The use of batteries as a main source of propulsion power for inland and coastal ships has passed a significant milestone, after Foreship delivered its Ship Applicability Type Technical Report to partners of the EU-funded research and innovation Current Direct project.
The naval architecture and marine engineering firm is developing specifications and requirements for the waterborne system and optimised ship design for the project whose 13 partners aim initially to demonstrate and commercialise a swappable ‘e-house’ containing one or more batteries to power inland vessels. A second study for the project, covering coastal ships applicability, is already under consideration.
The ‘Horizon 2020’ Current Direct project has estimated that the use of swappable batteries and Energy-as-Service platform could cut as much as 482,000 metric tonnes of CO2 equivalents from water transport emissions in Europe each year. With the average age of vessels operating on the Rhine standing at 50 years, the new Foreship analysis identifies a market size of up to 6,000 inland vessels as eligible for a battery-power electric solution.
Critically, Foreship is developing a framework for standardized interfaces to support the mechanical and electrical infrastructure that will be needed to enable such ambitions. In March 2022, this part of the Current Direct** project was cited as providing the basis for guidelines covering interfaces for both swappable and fixed battery containers under development by the influential Maritime Battery Forum*.
Foreship was also instrumental in the core development of the Current Direct Voyage Energy Planner Tool, which provides vessel owners with a battery swapping energy plan for inland waterway vessels based on a limited number of vessel and journey parameters.
Foreship Chief Technology Officer, Jan-Erik Räsänen, said that – with the EU considering a marine tax on residual fuel oil from 2023 – promising cases for low carbon liquid alternatives were being compromised by lack of availability, uncompetitive pricing, or both.
“Outside HFO, MGO and LNG, availability will be an issue for all other options until around 2035, whereas we have to do something now to meet decarbonisation goal,” said Räsänen. “Zero-emission battery power is already viable and increasingly scalable.”

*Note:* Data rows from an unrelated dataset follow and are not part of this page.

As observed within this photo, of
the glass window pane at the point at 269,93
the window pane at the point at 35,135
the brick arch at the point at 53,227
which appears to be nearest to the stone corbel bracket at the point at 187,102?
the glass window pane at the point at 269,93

The Current Direct swappable battery solution envisages one or more batteries installed in an e-house, offering approximately 3MWh of energy to support long distance zero-emission voyages. Specially engineered for waterborne transport, the lithium-ion batteries will reduce GHG emissions while eliminating shore charging points by swapping out the containerised solution in transit will control costs. Räsänen said that work on a prototype ‘e-house’ was underway, with a demonstrator vessel in the Port of Rotterdam expected to start operating in 2023, creating a “pathway” towards commercialisation. In parallel, liaison with waterway authorities on the regulatory and classification requirements for battery-powered vessels to operate along Europe’s inland network is being handled by LR.
“The standardisation we develop in the Current Direct project will be critical for the contribution battery power can make to GHG goals on a commercial basis,” he added. “As well as a standard footprint for the e-house and its foundations, we are developing the common power connections, standardised communications and fire precautions needed to deliver safe, flexible and green operations.”